In wanting the best for everyone, many of our society’s minorities fall by the wayside of policy-planning. Singapore is obviously not a failed political system. Even by other standards - economic, social, cultural - it is anything but.

But more attention, more representation, more care - and consequently more power - must be given to minority groups to allow their message in mainstream media. Most of us are not asking for much. We are not trying to be better. We are trying to be who we are. Political representation, in one form or another, would merely be a truer, and to an extent, a more meaningful and complete reflection of the needs of society.

Missing pieces of a jigsaw

Thursday, March 2nd, 2006

It feels good to be back at work. Time finds a sense of purpose. Two more hours to the deadline, one more hour till lunch. After work, I hit the gym and run a resolute 4km.

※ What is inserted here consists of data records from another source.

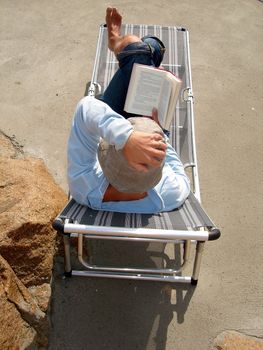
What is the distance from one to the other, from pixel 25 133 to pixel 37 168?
2.38ft

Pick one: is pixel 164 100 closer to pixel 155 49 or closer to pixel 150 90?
pixel 150 90

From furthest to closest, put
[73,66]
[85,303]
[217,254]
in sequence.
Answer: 1. [73,66]
2. [217,254]
3. [85,303]

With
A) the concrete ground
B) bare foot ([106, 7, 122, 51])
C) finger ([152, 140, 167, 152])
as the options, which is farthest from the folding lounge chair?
bare foot ([106, 7, 122, 51])

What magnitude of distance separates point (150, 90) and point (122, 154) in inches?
29.4

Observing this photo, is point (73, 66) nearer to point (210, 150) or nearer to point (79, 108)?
point (210, 150)

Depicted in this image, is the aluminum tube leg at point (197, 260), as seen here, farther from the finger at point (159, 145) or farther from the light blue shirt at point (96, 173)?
the finger at point (159, 145)

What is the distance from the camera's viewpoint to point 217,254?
295cm

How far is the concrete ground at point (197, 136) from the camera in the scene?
254 cm

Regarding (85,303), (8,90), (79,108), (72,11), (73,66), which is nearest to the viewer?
(79,108)

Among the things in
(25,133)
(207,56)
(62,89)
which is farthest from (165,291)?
(207,56)

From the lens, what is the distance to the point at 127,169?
193cm

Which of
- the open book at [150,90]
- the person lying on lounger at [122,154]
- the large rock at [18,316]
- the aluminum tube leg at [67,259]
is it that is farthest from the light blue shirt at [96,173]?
the large rock at [18,316]

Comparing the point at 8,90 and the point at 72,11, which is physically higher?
the point at 72,11

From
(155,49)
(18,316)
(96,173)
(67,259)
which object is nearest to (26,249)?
(67,259)
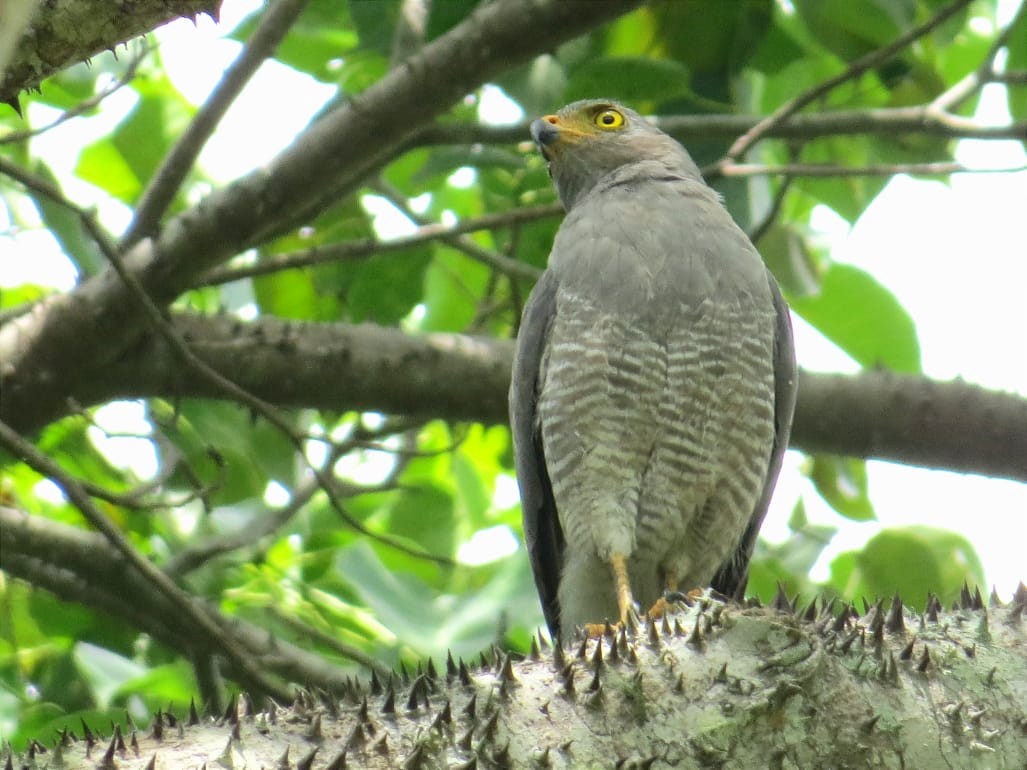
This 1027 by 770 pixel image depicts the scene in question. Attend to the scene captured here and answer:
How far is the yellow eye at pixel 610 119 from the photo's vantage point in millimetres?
5184

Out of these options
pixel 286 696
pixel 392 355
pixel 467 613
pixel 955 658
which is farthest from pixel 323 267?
pixel 955 658

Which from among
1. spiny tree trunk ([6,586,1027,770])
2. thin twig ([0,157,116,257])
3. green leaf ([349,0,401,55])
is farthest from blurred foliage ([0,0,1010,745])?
spiny tree trunk ([6,586,1027,770])

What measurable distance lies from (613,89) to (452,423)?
1376mm

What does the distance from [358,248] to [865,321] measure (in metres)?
2.19

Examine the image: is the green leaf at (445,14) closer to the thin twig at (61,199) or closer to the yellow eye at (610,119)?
the yellow eye at (610,119)

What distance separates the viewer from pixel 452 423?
490cm

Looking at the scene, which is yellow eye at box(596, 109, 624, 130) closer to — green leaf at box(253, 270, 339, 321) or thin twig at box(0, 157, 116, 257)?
green leaf at box(253, 270, 339, 321)

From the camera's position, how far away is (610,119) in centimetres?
520

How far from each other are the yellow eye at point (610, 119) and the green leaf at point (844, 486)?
1.61m

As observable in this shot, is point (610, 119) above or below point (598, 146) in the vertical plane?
above

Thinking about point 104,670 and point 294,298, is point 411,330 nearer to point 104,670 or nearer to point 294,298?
point 294,298

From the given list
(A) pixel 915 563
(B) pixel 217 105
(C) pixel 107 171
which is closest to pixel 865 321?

2am. This is the time of night when everything congeals, feels sluggish. The weight of the day hangs on your neck, it’s time to go to bed. And tomorrow, everything begins again. From zero, from the first light, from the moment you open your eyes.

Jesse is feeling much better today, and that makes me happy. It is a little achievement in this epic of pain, one small step in the right direction. We hope to hear some news from the insurance company tomorrow. Or from the National Cancer Institute (NCI) in Bethesda. This week and the next, the pieces that make up our next few months will start forming the jigsaw. Slowly we try and search for the missing pieces.